Breaking down revenue, Nio categorizes its income into vehicle sales and other sales. In the third quarter, other sales stood at 2.592 billion yuan ($364 million), showing a year-over-year increase of 31.2%, although it was a decline of 9.8% from the previous quarter. The year-over-year growth was attributed to higher revenues from used car sales, technical research and development services, and an increase in parts, accessories, and after-sales services due to a growing customer base.
Nio’s official guidance for the fourth quarter forecasts total revenue between 32.758 billion yuan ($4.6 billion) and 34.039 billion yuan ($4.781 billion), highlighting a potential increase of 66.3% to 72.8% compared to the same quarter last year.

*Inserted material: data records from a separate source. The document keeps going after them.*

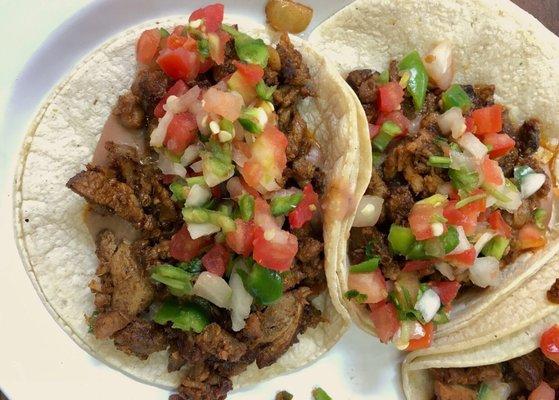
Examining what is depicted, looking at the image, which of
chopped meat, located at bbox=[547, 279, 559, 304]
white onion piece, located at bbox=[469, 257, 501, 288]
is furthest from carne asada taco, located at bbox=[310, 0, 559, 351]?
chopped meat, located at bbox=[547, 279, 559, 304]

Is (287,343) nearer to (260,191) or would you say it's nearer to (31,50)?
(260,191)

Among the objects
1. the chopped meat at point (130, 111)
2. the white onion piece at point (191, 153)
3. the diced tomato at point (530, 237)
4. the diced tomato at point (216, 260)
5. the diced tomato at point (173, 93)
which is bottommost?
the diced tomato at point (530, 237)

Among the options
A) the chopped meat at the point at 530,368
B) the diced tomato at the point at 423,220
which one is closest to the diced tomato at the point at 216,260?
the diced tomato at the point at 423,220

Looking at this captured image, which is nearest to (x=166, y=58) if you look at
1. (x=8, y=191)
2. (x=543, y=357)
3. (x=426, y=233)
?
(x=8, y=191)

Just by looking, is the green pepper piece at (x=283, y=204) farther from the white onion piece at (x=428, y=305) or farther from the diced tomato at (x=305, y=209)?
the white onion piece at (x=428, y=305)

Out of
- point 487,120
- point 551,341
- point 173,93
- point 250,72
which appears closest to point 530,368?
point 551,341
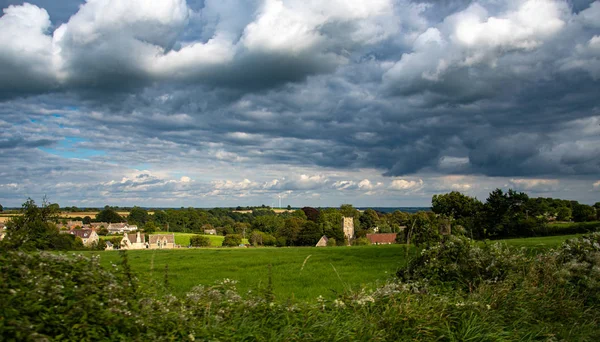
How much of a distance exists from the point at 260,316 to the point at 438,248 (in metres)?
5.38

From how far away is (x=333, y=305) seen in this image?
280 inches

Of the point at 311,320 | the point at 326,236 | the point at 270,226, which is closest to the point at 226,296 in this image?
the point at 311,320

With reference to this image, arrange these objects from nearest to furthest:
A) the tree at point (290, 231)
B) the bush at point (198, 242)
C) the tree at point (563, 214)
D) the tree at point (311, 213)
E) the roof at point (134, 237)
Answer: the tree at point (563, 214) → the bush at point (198, 242) → the roof at point (134, 237) → the tree at point (290, 231) → the tree at point (311, 213)

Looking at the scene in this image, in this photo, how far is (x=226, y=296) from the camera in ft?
22.9

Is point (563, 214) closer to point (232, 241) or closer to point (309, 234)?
point (309, 234)

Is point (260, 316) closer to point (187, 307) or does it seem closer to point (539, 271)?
point (187, 307)

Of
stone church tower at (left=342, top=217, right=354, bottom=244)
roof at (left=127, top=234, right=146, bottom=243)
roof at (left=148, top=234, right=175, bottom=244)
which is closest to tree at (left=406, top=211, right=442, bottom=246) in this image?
roof at (left=148, top=234, right=175, bottom=244)

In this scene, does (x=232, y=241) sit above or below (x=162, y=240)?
below

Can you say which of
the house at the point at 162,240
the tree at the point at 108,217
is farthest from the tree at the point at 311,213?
the tree at the point at 108,217

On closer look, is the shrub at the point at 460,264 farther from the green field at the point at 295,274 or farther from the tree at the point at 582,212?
the tree at the point at 582,212

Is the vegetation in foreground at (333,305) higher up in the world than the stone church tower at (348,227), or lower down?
higher up

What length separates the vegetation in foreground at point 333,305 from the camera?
4258mm

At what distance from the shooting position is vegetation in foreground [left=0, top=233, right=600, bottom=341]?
4.26 m

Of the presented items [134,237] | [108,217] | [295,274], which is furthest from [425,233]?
[108,217]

The company anticipates delivering between 120,000 to 125,000 vehicles in this quarter, translating to a 65.1% to 72% increase year-over-year, though this is a revision from an earlier target of 150,000 units.
In a significant highlight, Nio recently celebrated the delivery of its 40,000th ES8, its bestselling third-generation SUV, which launched in September. The production of the ES8 is ramping up, with Marketing Vice President Kang Kai suggesting it could reach 20,000 units in December. Co-founder Lihong Qin previously mentioned a 50% chance of surpassing 15,000 ES8 units produced in December, aligning with the ambitious targets set at Nio’s annual event in September.

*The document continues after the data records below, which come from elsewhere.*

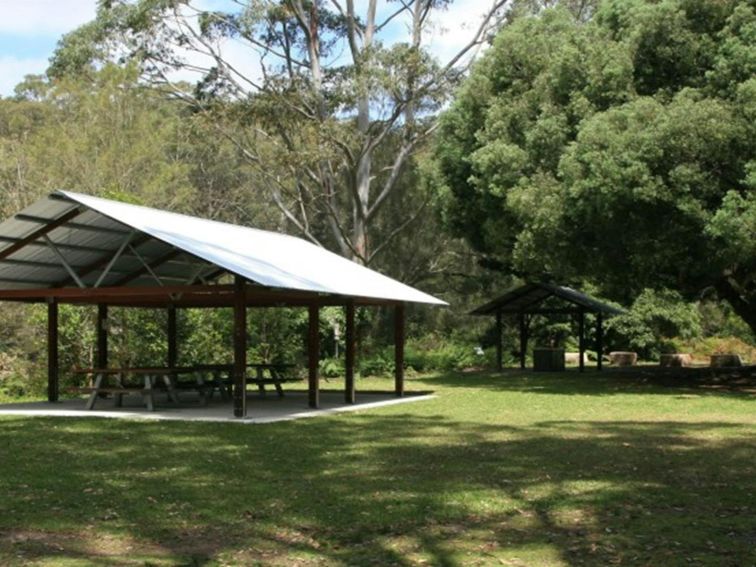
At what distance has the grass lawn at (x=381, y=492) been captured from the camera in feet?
20.2

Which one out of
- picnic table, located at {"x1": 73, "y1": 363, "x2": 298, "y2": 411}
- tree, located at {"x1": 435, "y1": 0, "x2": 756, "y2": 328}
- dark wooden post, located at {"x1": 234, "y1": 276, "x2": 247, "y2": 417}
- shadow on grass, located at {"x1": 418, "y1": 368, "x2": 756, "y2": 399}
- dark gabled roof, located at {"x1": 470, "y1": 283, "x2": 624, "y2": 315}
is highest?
tree, located at {"x1": 435, "y1": 0, "x2": 756, "y2": 328}

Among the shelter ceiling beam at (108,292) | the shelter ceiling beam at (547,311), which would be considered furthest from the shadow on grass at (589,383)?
the shelter ceiling beam at (108,292)

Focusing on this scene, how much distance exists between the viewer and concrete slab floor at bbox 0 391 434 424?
48.6 feet

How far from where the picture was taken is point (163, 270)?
752 inches

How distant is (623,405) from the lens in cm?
1738

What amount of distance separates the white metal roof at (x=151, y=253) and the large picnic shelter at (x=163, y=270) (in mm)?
24

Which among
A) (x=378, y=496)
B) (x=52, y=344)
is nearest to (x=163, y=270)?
(x=52, y=344)

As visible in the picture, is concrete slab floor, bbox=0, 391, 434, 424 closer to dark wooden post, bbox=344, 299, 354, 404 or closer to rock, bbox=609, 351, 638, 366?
dark wooden post, bbox=344, 299, 354, 404

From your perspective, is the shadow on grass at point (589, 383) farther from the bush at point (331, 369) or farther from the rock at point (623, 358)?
the rock at point (623, 358)

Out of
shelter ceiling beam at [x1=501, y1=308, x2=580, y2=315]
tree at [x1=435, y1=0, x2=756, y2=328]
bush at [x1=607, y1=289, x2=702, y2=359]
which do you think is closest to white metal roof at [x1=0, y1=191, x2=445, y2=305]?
tree at [x1=435, y1=0, x2=756, y2=328]

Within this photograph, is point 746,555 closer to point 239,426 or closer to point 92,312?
point 239,426

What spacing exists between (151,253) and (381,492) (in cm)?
1088

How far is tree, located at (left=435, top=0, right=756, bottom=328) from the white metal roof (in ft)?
12.5

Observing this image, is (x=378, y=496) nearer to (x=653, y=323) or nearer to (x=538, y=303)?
(x=538, y=303)
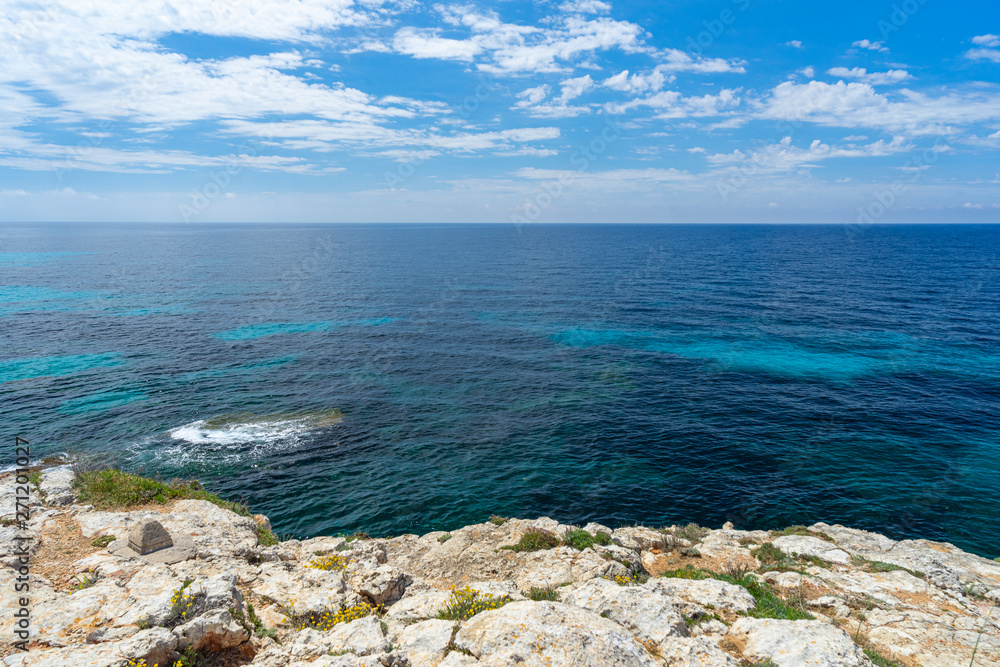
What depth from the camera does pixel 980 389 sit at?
46.2 meters

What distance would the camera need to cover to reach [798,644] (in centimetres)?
1255

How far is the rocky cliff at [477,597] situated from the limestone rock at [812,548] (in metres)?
0.09

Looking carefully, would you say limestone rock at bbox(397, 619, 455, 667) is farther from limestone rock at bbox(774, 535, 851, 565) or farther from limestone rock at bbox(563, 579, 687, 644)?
limestone rock at bbox(774, 535, 851, 565)

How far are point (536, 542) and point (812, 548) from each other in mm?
12427

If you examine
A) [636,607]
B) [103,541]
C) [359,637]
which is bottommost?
[103,541]

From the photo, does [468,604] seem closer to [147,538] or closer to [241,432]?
[147,538]

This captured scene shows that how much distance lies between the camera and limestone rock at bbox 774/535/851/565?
20.3 metres

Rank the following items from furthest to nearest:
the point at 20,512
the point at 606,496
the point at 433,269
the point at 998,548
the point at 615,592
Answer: the point at 433,269
the point at 606,496
the point at 998,548
the point at 20,512
the point at 615,592

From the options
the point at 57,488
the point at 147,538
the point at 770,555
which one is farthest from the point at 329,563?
the point at 770,555

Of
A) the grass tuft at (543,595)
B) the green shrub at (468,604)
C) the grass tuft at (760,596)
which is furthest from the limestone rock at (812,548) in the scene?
the green shrub at (468,604)

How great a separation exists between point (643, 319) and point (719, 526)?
4819 cm

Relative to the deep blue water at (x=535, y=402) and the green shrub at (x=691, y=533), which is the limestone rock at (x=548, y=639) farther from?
the deep blue water at (x=535, y=402)

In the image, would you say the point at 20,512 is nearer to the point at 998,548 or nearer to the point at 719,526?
the point at 719,526

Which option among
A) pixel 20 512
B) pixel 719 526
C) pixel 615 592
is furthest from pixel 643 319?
pixel 20 512
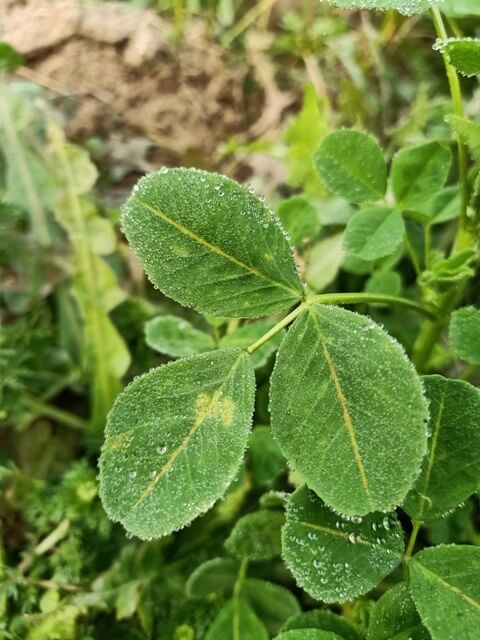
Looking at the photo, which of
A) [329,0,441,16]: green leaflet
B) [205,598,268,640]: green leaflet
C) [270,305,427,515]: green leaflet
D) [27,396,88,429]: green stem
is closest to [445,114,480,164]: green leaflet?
[329,0,441,16]: green leaflet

Demand for the ES8 has been overwhelmingly strong, with its 2025 production run of 40,000 vehicles selling out almost instantly after Li opened orders. While specific order figures haven’t been disclosed, demand is believed to have exceeded 100,000, leading to a significant waiting period for deliveries that initially stretched to 24 to 26 weeks. Fortunately, Nio’s website indicates that this waiting time has recently reduced to 20 to 21 weeks.
As Nio continues to make strides in the electric vehicle sector, its performance in the upcoming quarter is being closely watched, with many hopeful that the positive trends in sales and demand will continue to position the company favorably within the industry.